Go public to refute China over OBOR

India's objections relating to sovereignty concerns has simply been glossed over by China.

Update: 2017-05-15 18:38 GMT
Pakistan Prime Minister Nawaz Sharif, left, shakes hands with Chinese President Xi Jinping ahead of the Belt and Road Forum in Beijing. (Photo: AP)

India acted in an appropriately correct manner in boycotting the two-day Belt Road Forum conference in Beijing, attended by 29 nations, including the United States and Russia, that began on Sunday. China’s awkwardly-named “One Belt One Road” policy for making deep inroads in the economic and political sphere in Africa, large swathes of Asia and Europe, is its most ambitious foreign policy initiative since the founding of the People’s Republic in 1949.

The policy is helmed personally by President Xi Jinping, who in Chinese iconography has officially passed into the realm of the greats, alongside Mao Zedong and Deng Xiaoping. As such, and given the scale and scope of OBOR — Beijing has pledged $100 billion to it over an undefined timespan — it was expected China would take on board the sovereignty and key political concerns of its neighbours in conceiving and executing the But this was not the case.

The China-Pakistan Economic Corridor (CPEC), the high-profile segment of OBOR from Kashgar in China’s Xinjiang province to Gwadar port in Balochistan, passes through Pakistan-occuped Kashmir, which is Indian territory captured by Pakistan in 1947. India’s objections relating to sovereignty concerns has simply been glossed over by China.

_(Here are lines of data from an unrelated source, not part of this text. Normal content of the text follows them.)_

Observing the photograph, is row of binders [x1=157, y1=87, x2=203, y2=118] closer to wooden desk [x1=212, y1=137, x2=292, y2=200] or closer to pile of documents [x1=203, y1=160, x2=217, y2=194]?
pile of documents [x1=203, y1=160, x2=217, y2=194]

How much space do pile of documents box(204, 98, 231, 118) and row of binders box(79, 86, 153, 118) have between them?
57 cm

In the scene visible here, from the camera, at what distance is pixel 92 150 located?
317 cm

There is poetic justice in the fact that the day the Beijing conference opened, public protests erupted in PoK’s Gilgit-Baltistan region. Demonstrators called the highway being built under CPEC the “road to ghulami” (road to slavery). They also said China entered the region “illegally” with Pakistan’s help.

Also, in funding the Daimer-Bhasha dam, the World Bank, Asian Development Bank and Aga Khan Foundation had insisted a no-objection certificate be got from India, but China has had no such compunctions and its National Energy Administration has come forward with the financing.

It is a pity that the government has not brought the above facts to the public domain. New Delhi should have campaigned on these and other aspects that have a bearing on sovereignty. But all it did was to keep on hold until the last minute its decision on whether to participate in the OBOR conference or not.

It would have been appropriate for the government to explain to the public and all concerned that India’s reservations to OBOR aren’t linked to matters connected with transportation and infrastructure connectivity in the region and beyond, but to sensitive political and sovereignty concerns.

It is for India to ponder how its claim on PoK will fare once the Chinese are ensconced in PoK with their road, dams and power projects, as well as military forces that would necessarily be present to guard the newly-created assets. The implications of this close cooperation between China and Pakistan against Indian interests are, however, yet to be properly understood in the country.